Whatever. He’s got an important meeting ahead of him.
Mistake #3 – Maple
It’s a house like any other on the street. The good part of Stallwind, mind you, where the rich people like Yi-Ting and Una live in their two-story splendour. Neat gardens out the front with the little colourful flowers budding like frozen stars. Good paint on the exterior, the occasional gentle woof of a neighbourhood dog. The light is clearer here, the air purer, less corrupted by the factory smoke at the bottom of the Power Down Slope. Here on the hills, good people live good lives. Bax parks his 911SC behind a white van and cranks the handbrake, surveys the home on the right. You wouldn’t really know this place here is the set of a porno unless you piece together the unusual number of vehicles parked all around. Really, it’s just a house like any other on the street.
Beside him, his shadow stirs – a silent passenger present at the edge of his vision. Bax whispers to the thing, ‘Sniff around, see what you can find out.’ Obliging, the grey smudge quivers and vanishes into the air like mist. Bax prepares himself, sighs, puffs his cheeks out, rips keys from the ignition, gets out. As he walks up the drive, someone from inside opens the door and greets him. Jason – one of the directors – dolled up in his expensive cotton shirt, gold watch, bucket of perfume. Horn-rim hipster glasses, early thirties millennial vibe. The man spreads his arms, takes a few steps down the stoop and calls out, ‘Baxter! Sup my nigga.’

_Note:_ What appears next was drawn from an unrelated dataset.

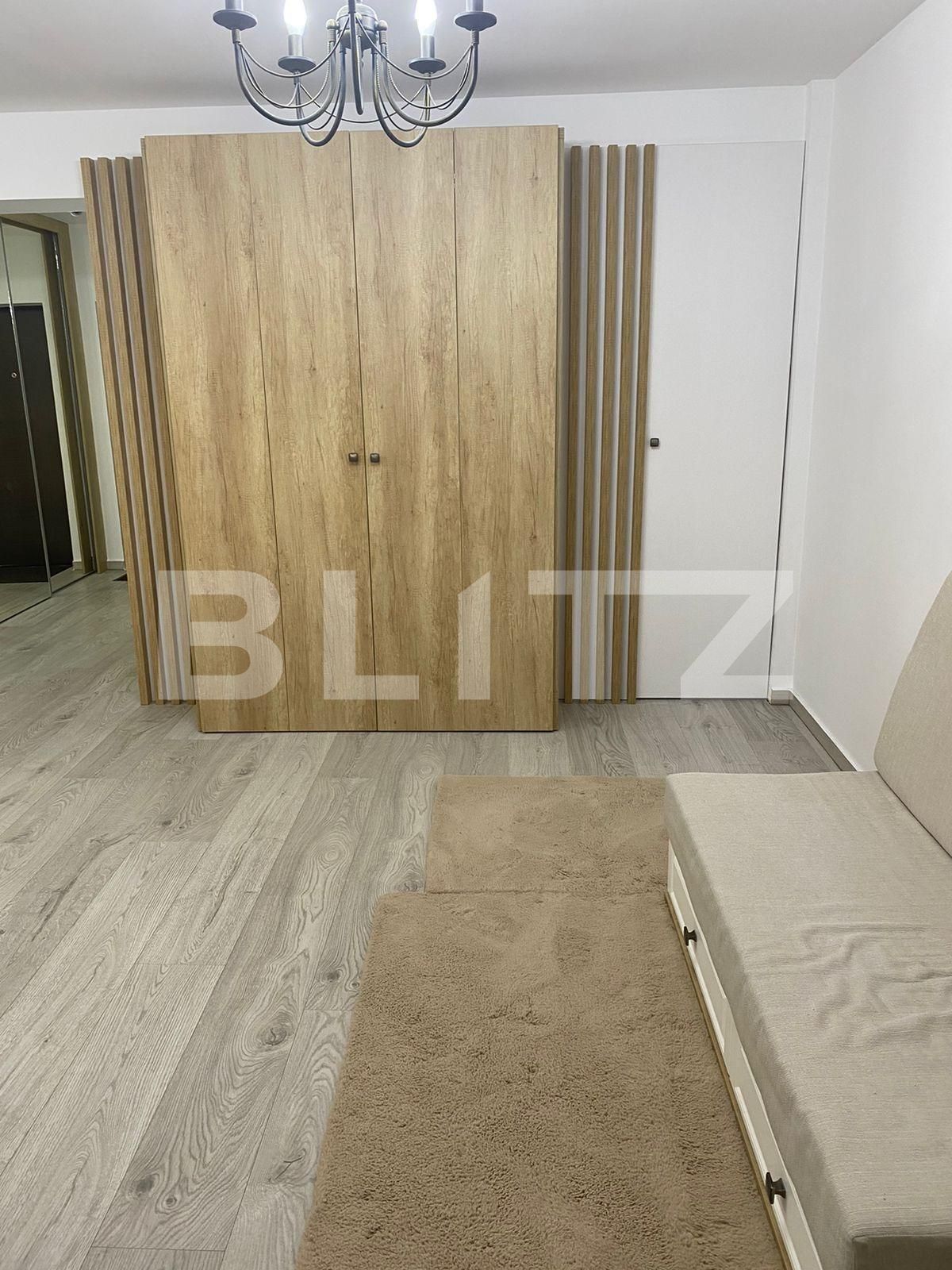 Garsonieră de vânzare Floreşti - 92467AV | BLITZ Cluj-Napoca | Poza7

Oh dude, what the fuck. No. No no no no. You don’t…you don’t call a black man that to his face. You don’t get to do that. My God. That’s really not cool – what are you thinking? Bax feels the chill of that word, coming from that mouth, eat down into his belly. It swirls around there, brings up some nasty flavour of retaliation. Not wanting to break pace, though, Bax meets the man with one of those ‘black-approved’ sideways hand clasps and shoulder bumps, the kind of thing that implicitly says, ‘Whas good, my nigga,’ without actually having to say the fucking word. Isn’t that enough? Jesus. But Bax needs to reply, though. Oh the things he’d like to say. The array of choice insults and barbs that spread like a map of revenge in his head. Although, there’s a power imbalance here. Jason’s got the keys to the crypt and the power to shut this whole little meeting down. Do you tell a powerful friend pulling you a favour that his choice of words wasn’t the most apt in that particular situation? Or do you tell him to go get fucked. [RE this section. Lilly, didn’t the same thing happen in Atlanta: S1E1 with a radio DJ named Dave doing the same thing with Earn? Did you subconsciously plagiarise Donald Glover? Also, this whole spiel comes across as sanctimonious/hypocritical given how much the n-word appears in this story. Consider changing it. There’s a whole history associated with this word that you’re stumbling into rather blindly. Is that the point – some sort of meta commentary? This comes across as tawdry.]